* _Direction_
According to the passage on death anxiety, what is a human being's fear of death a product of?

The Master did himself these vessels frame,
Why should he cast them out to scorn and shame?
If he has made them well, why should he break them? Yea, though he marred them, they are not to blame.1
Behold these cups! Can He who deigned to make them,
In wanton freak let ruin overtake them,
So many shapely feet and hands and heads -
What love drives Him to make, what wrath to break them?2
There is a chalice made with wit profound,
With tokens of the Maker's favor crowned;
Yet the world's Potter takes his masterpiece,
And dashes it to pieces on the ground!3
Anxiety about death is one of the causes for philosophical pessimism. The pessimistic philosophers view life and existence as purposeless and meaningless and devoid of any wisdom. This view has embroiled them in confusion and perplexity, and at times even induced them to suicide; they reason that if we are to die and leave, then we should not have come, but now that we have arrived without choice we can exercise at least this much choice that we do not allow this futility to continue; terminating this futility is in itself a wise act.
I never would have come, had I been asked,
I would as lief not go, if I were asked,
And, to be short, I would annihilate
All coming, being, going, were I asked!4
Since all man's business in this world of woe
Is sorrow's pangs to feel, and grief to know,
Happy are they that never come at all,
And they that, having come, the soonest go!5
Before we discuss the issue of death and the objection, based on it and, levelled against the laws and order governing the universe, we ought to note the fact that fear and anxiety of death is a distinctly human characteristic.
Animals do not think about death. What animals have is an instinct of flight from danger and self-preservation. Of course, the inclination for survival as expressed by the preservation of extant life is a necessary concomitant for life in general, but in humans, in addition to this, there is also an attention to the future and survival in the future. In other words, man also harbours a desire for eternity and perpetual life, and this yearning is specifically human. Desire is dependent on conceptualizing the future, and the desire for eternal life is dependent on conceptualizing eternity; the concept of which is uniquely human.
Hence, Man’s fear and apprehension of death which has always pre-occupied human thought is distinct from the instinct of flight from danger; the latter being an instantaneous and general reaction to dangers in animals. For, before the desire for eternity develops into a concept, even the human child avoids dangers based on the instinctive flight from danger.
Death anxiety is a product of desire for eternity, and since in the systems governing nature no inherent desire is created which is futile and purposeless, this desire can be taken as proof for man’s survival after death.

* _Data extract_
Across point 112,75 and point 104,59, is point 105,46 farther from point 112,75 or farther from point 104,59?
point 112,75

* _Answer to this exercise_
It is a product of the desire for eternity.